Turkmenistan's new pipeline to Iran is currently its only active outlet for gas. Although an agreement on Russian pipeline fees was reported recently, the deal for exports to Ukraine has not been finalized.

It is also becoming clear that U.S. policy toward Iran is increasingly contradictory and potentially changeable. While the Clinton administration continues to resist Iranian pipelines through the country, it has continually postponed a decision to impose sanctions against foreign petroleum projects. Washington has started to welcome Iranian visitors and recently encouraged a U.S. wrestling team to compete in Tehran.

The United States has quarreled with Russia over its project for Iran's Bushehr nuclear power plant and Moscow's alleged transfers of missile technology.
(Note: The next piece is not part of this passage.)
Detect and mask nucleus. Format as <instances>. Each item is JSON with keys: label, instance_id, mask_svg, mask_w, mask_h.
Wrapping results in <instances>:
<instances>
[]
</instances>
But at the same time, the Clinton administration is clearly appreciative of Iran's neutral stance during the conflict over weapons inspections in Iraq.

U.S. policy on Iran may well be at a watershed. In any case, it now seems so full of contradictions that it would be difficult and potentially perilous for any other country to follow the U.S. line too closely. Turkmenistan is right to pursue its own interests with Iran and make its position clear before the Niyazov visit to the United States.

In this respect, Turkmenistan's policy differs little from that of Washington's European allies which maintain close ties to the United States while continuing to trade with Iran.